What is a separation-of-storage-and-compute architecture?
Shared storage forms the foundation for Cloud Native databases. Multiple computing nodes within a cluster utilize shared storage technology to decouple storage and computing, enabling separate layers for each. Full data is stored on object storage, while each computing node caches hot data locally. Typically, the cache hit rate is less than 100%, but for workloads that clearly separate hot and cold data, the hit rate can reach 99-99.9%. Latency for cache hits remains comparable to integrated storage computing architecture, but some requests still access object storage, with delays exceeding 80 ms. Therefore, the architecture is suitable for workloads that tolerate moderate latency jitter but not ultra-sensitive applications. This design reduces storage costs and allows independent scaling of computing and storage layers, providing greater flexibility.
Advantages of the architecture
- Low cost:
- Reducing storage costs by using low-cost object storage as the primary storage medium.
- Separates data storage from computing, enabling high availability based on a single data replica.
- Independent elastic resource management: Storage resources can be expanded and contracted independently of computing resources to optimize hardware resource utilization. Rapid horizontal scaling: Data does not need to be physically migrated when scaling computing resources horizontally.

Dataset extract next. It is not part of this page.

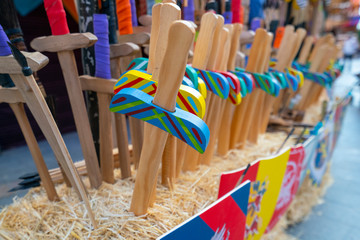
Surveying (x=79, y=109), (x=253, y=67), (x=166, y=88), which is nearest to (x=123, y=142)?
(x=79, y=109)

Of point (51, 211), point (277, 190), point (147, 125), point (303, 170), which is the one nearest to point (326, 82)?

- High availability: RPO=0, single-replica RTO in minutes, multi-replica RTO <= 8s.
Technical characteristics
- Independent scaling: Compute resources and storage resources can be independently scaled to meet business requirements.

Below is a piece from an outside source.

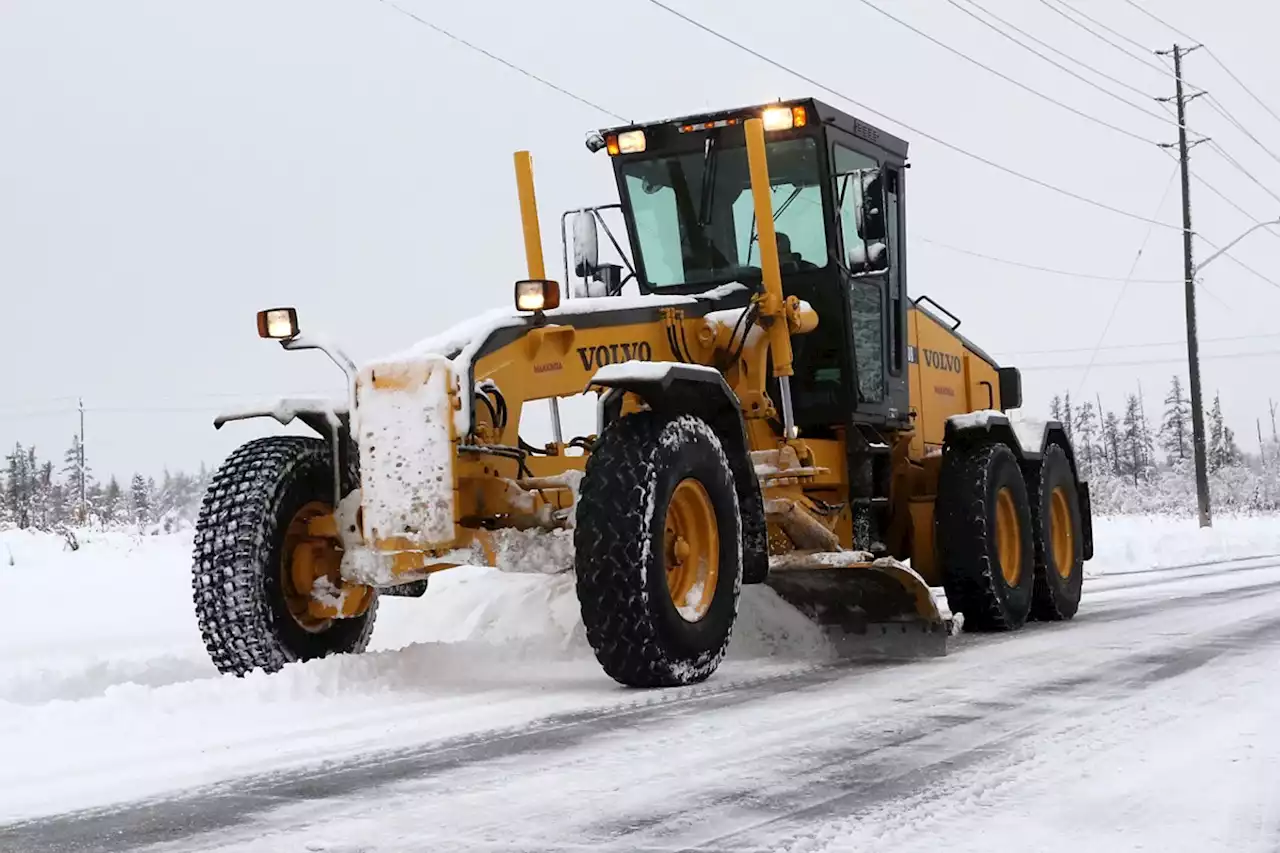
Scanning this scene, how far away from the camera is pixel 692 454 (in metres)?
6.52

- High availability: Storage layers typically use distributed storage systems that offer better data reliability and disaster recovery capabilities.

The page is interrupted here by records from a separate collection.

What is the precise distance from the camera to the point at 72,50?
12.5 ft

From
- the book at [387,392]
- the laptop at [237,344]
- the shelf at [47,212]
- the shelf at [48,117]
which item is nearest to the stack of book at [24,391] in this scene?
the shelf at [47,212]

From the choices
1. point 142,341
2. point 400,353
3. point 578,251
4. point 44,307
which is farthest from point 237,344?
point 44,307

- Resource isolation: Computing tasks and storage tasks are independent, reducing resource contention and improving overall system stability.
- Elastic scaling: Decoupling of compute and storage layers, compared with an integrated computing and storage architecture, reduces the storage cost and makes it possible to independently scale compute and storage layers to achieve flexible scalability.
Use Cases
This feature is suitable for big data scenarios where the cold and hot data are clearly separated, and the system is not sensitive to delay jitters.
- TP OceanBase Database supports complex query and analysis of historical, backup, order, billing, message, access track, log, and IOT data for regulatory compliance. The bank can manage these data using OceanBase shared storage, significantly reducing storage costs. In this scenario, high availability is required, ensuring lossless disaster recovery, with RPO=0 and RTO<8s when an IDC or AZ fails. Low latency is required for data read operations. The storage primarily consists of cold storage, with hot data stored in local caches. It supports automatic cold-hot separation and manual configuration of hot data rules. Here are the requirements for the use case. You can add links to related features of the cloud. The following figure shows a deployment where the single region has multiple zones, and it is also configured with a separate Log Service.

- AP In the lakehouse scenario, massive data is stored and analyzed at low costs. For example, internet companies and social media platforms generate massive amounts of user behavioral data every day and generate and display rankings in real time. This scenario has low requirements for high availability. If an IDC or AZ fails, the RPO should be greater than 0, and the RTO can be achieved within several minutes. At the same time, it requires high throughput and is not sensitive to query latency. It supports local caching of hot data and manual configuration of hot data rules, including automatic separation of hot and cold data. A single-replica deployment method is as follows. This method uses a single Zone deployment, supporting horizontal scaling by adding or removing tenant units within the same Zone. For object storage, you can choose between intra-city redundancy or local redundancy. In this method, when an OBServer node fails, RPO is 0 and RTO is within a few minutes; if a Zone fails, RPO remains 0 but RTO can extend to several minutes.

- KV It supports massive data storage and query scenarios. For example, user behavior logs can be stored and analyzed to collect click, browsing, and search behavior data. In this scenario, high availability is not a major concern. When an IDC or AZ failure occurs, the RPO can be greater than 0, and the RTO can be within a few minutes. The storage requirements involve multiple writes and few queries, and the query latency is not critical. Hot data requires local caching, and automatic hot/cold data separation is supported. Manual rules can also be configured for hot data in this scenario. This approach allows for a more cost-effective solution for storing wide tables and key-value (KV) type data. This section describes how to deploy OceanBase Database in a single-replica manner. In this deployment mode, you can horizontally scale the database up or down by adding or removing tenant units in a single zone. For object storage, you can select intra-city or local redundancy. If a single OBServer node fails in this deployment mode, the RPO is 0 and the RTO is in the minutes level. If a zone fails, the RPO is 0 and the RTO is in the minutes level.